Smallest family of subsets that generates the discrete topology

Let $\mathcal{U}=\{A_1,\ldots,A_k\}$. Then for any element $x\in X$ there should exist a set $I(x)\subset \{1,\ldots,k\}$ such that $\cap_{i\in I(x)} A_i=\{x\}$. Note that $I(x)$ is not contained in $I(y)$ for $x\ne y$. Therefore $|X|\leqslant \binom{k}{\lfloor k/2\rfloor}$ by Sperner's theorem. On the other hand, if $|X|\leqslant \binom{k}{\lfloor k/2\rfloor}$, we may construct an injection $f$ from $X$ to $\lfloor k/2\rfloor$-subsets of $\{1,\ldots,k\}$ and define $A_i=\{x:i\in f(x)\}$. Then $\cap_{i\in f(x)} A_i=\{x\}$.

So the answer is the minimal $k$ for which $|X|\leqslant \binom{k}{\lfloor k/2\rfloor}$.

Here is a construction that is within a constant factor of optimal.

You can find such an $\cal U$ containing $2 \lceil \log_2 |X|\rceil $ sets: identify $X$ with a subset of $\{0,1\}^{\lceil \log_2 |X|\rceil}$ and take $U_i$ to be the set of all elements whose $i$-th coordinate is $0$, and $V_i$ to be the set of all elements whose $i$-th coordinate is $1$. Then each singleton is an intersection of appropriate sets $U_i$ and $V_i$, so the generated topology includes all singletons and thus is discrete.

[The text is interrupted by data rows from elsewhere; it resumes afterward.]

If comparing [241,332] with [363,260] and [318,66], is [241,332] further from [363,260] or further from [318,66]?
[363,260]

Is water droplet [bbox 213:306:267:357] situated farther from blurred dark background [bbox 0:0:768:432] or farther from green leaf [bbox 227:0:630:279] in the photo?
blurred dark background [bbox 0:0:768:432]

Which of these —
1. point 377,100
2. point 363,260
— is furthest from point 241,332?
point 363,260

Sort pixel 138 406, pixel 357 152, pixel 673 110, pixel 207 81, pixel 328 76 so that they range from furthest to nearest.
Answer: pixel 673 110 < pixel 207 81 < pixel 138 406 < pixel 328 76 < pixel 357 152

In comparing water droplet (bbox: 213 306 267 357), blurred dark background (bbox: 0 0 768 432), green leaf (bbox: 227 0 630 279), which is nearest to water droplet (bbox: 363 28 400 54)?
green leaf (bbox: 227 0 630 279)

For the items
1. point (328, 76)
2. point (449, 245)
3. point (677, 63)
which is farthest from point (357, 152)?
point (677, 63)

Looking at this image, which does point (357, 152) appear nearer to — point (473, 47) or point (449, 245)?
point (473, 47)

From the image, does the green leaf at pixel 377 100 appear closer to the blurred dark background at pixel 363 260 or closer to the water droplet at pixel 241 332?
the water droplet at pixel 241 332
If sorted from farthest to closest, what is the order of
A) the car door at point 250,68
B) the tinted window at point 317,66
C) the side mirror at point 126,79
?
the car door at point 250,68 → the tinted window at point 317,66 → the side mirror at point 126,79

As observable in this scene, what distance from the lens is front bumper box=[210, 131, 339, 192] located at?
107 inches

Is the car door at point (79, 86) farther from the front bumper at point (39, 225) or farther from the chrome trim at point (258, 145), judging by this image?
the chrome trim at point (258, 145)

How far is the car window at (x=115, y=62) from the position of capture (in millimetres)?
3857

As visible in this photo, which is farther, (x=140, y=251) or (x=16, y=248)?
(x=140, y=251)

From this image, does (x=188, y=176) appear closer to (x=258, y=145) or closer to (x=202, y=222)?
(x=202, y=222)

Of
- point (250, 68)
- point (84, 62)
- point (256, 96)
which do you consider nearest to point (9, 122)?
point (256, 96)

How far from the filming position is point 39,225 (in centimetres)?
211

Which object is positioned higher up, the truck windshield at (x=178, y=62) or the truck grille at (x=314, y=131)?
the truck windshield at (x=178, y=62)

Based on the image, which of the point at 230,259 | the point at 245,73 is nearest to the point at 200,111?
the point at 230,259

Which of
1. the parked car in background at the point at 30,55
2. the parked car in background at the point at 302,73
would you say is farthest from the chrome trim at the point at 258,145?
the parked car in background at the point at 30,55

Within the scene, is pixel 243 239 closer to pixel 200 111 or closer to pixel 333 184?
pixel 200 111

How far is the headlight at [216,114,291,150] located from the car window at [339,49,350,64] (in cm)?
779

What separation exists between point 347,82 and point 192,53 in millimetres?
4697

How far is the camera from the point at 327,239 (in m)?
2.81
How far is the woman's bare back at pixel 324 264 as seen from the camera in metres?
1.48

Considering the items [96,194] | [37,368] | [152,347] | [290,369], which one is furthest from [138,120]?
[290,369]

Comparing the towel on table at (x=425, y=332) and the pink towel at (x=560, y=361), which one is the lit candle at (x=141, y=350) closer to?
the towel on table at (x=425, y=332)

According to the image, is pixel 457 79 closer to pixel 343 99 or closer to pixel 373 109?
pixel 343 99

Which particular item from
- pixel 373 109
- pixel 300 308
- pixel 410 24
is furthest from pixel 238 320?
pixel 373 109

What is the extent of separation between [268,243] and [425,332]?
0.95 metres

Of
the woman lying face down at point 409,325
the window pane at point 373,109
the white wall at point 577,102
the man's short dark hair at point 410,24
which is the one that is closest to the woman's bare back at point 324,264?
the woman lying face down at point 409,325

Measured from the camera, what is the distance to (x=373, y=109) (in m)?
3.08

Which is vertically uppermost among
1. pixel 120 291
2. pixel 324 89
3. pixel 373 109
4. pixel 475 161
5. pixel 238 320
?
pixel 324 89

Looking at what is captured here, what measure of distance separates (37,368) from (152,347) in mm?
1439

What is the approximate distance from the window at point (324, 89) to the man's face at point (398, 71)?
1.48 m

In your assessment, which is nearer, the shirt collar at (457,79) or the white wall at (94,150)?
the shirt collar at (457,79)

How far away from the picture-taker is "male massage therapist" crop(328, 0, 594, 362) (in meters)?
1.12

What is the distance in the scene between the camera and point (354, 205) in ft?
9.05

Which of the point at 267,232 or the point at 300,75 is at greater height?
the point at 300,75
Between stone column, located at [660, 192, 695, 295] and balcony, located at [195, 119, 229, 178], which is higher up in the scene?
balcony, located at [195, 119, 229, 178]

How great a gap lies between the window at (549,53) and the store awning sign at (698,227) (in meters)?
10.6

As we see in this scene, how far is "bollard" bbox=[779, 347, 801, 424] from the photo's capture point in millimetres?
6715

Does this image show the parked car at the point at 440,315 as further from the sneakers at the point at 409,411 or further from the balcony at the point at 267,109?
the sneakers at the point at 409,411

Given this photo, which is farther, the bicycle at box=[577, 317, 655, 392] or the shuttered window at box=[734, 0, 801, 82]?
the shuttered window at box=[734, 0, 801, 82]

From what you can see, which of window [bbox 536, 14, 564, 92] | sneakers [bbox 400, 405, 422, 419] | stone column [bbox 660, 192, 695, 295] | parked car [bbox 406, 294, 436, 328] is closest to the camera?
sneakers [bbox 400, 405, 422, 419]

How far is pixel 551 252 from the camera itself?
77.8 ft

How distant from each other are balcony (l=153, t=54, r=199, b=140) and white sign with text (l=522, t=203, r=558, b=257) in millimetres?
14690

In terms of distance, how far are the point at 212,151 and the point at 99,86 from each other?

On the other hand, we cannot do much better than that: if $\cal U$ contains fewer than $\log_2 |X|$ sets, then there are two points contained in exactly the same sets of $\cal U$ (and clearly these points cannot be distinguished by the resulting topology). To find such a pair, let $U_1,U_2,\dots$ be an enumeration of the elements of $\cal U$. Let $X_1 = X$ and inductively let $X_{i+1}$ be the larger set of $X_i \cap U_i$ and $X_i \setminus U_i$. Note that in every step we keep at least half of the elements, hence the last $X_i$ contains at least two elements.